Trecho selecionado >>
__________________________________________________
Todavia, o melhor dos depoimentos foi o prestado pelo Sr. Ejifleudo, dando informações detalhadas e importantes para o desfecho da demanda. Veja-se que tal pessoa confirmou o comparecimento da testemunha Zuleide, fortalecendo ainda mais as declarações de referida testemunha. Confirmou, também, que a recte comparecia no mesmo horário declinado pela testemunha da recte, D.Zélia, ou seja, entre 12:00 e 13:00. Por fim, asseverou que havia laços familiares entre as partes, sobretudo porque a recte comparecia diariamente para levar comida para a cunhada da recda, D. Maria, permanecendo conversando com sua irmã, que também trabalhava para a Mãe de tal pessoa na loja ao lado.
Além da prova testemunhal acima avaliada, podemos ver que as fotografias adunadas aos autos com a defesa são muito fortes, comprovando que a relação existente entre as partes era muito estreita, demonstrando o convívio íntimo que desfrutava a recte, comparecendo em festas e compartilhando de espaço reservado apenas a pessoas da família. Note-se, por exemplo, que a fotografia de fls.52 comprova que a retce morava, ou ao menos dormia, na casa de D. Maria, cunhada da recda, já que a fotografia revela um café da manhã.
Fosse pouco, os cartões comemorativos dos dias das Mães também comprovam os sentimentos que unia a recte e a família da recda, incutindo até mesmo uma tristeza e decepção neste Juízo ao ver desmoronar laços de amor tão fortes e sinceros.
Embora a recte também tenha adunado aos autos algumas fotografias da loja onde supostamente teria trabalhado, tais provas não resistem ao confronto com todos os outros elementos existentes nos autos, valorados e sopesados anteriormente pelo Juízo.
Sabendo-se que sua irmão laborava na loja ao lado, e que a recte morava com D. Maria, comparecendo diariamente para levar refeições para tal pessoa, é natural e até mesmo compreensível que vez ou outra pudesse ter auxiliado em algumas horas ou em algum dia. Todavia, tal fato não tem o condão de transformar a relação que existia entre as partes em uma relação de trabalho subordinado, onde um MANDA e o outro apenas OBEDECE.
__________________________________________________
Dados de origem >>
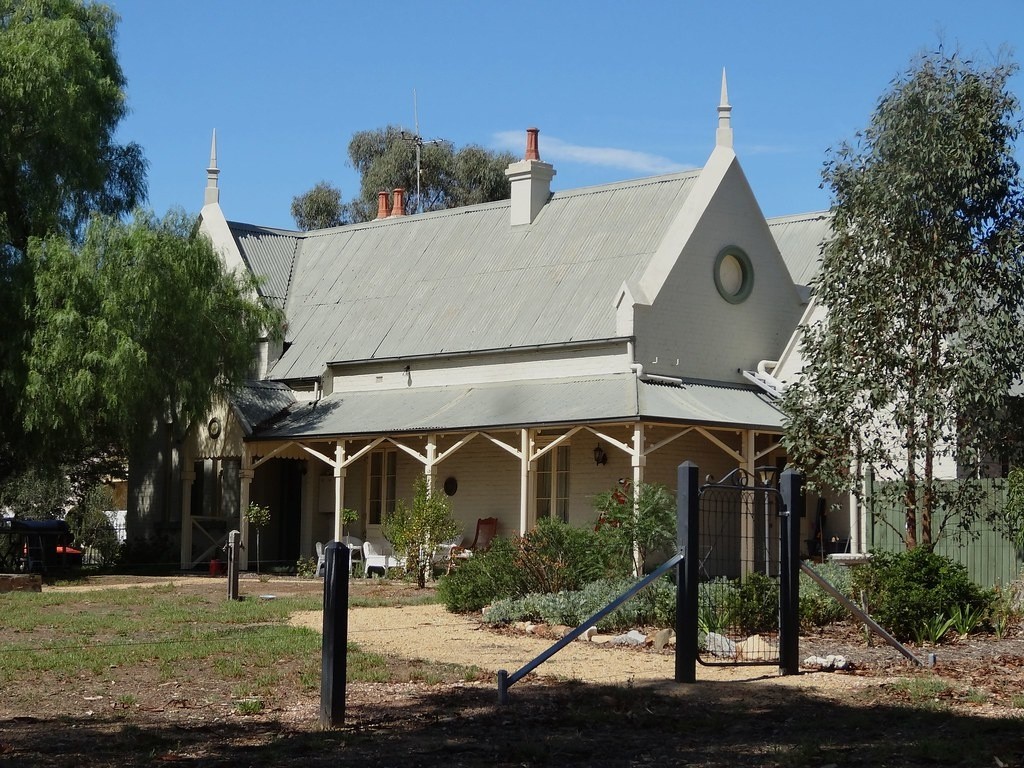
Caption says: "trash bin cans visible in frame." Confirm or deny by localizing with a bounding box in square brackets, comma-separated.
__________________________________________________
Tarefa do exercício >> Dê sequência ao trecho da sentença sobre o vínculo de trabalho alegado, a partir da última frase.

Resultado do exercício >>
Assim, e considerando tudo o que dos autos consta, devidamente avaliados e sopesados, não há como se dar guarida às pretensões da autora, restando, pois improcedentes o pedido de reconhecimento de vínculo empregatício e as verbas dele decorrentes.
Honorários advocatícios
Na justiça do trabalho a condenação em honorários de advogado não decorre unicamente da sucumbência, sendo devidos somente quando preenchidos os requisitos do art. 14 da lei 5.584/70; prevalecendo, assim, a orientação estampada nos Enunciados 219 (Enunciado n.º 219 do TST – Honorários advocatícios. Hipótese de cabimento – Na Justiça do Trabalho, a condenação em honorários advocatícios, nunca superiores a 15%, não decorre pura e simplesmente da sucumbência, devendo a parte estar assistida por sindicato da categoria profissional e comprovar a percepção de salário inferior ao dobro do mínimo legal, ou encontrar-se em situação econômica que não lhe permita demandar sem prejuízo do próprio sustento ou da respectiva família.) e 319 (Enunciado n.º 329 do TST – Honorários advocatícios. Art. 133 da Constituição da República de 1988 – Mesmo após a promulgação da Constituição da República de 1988, permanece válido o entendimento consubstanciado no Enunciado 219 do Tribunal Superior do Trabalho.) do Colendo Tribunal Superior do Trabalho.
Ausente a assistência sindical, e sucumbente a autora, improcede a verba.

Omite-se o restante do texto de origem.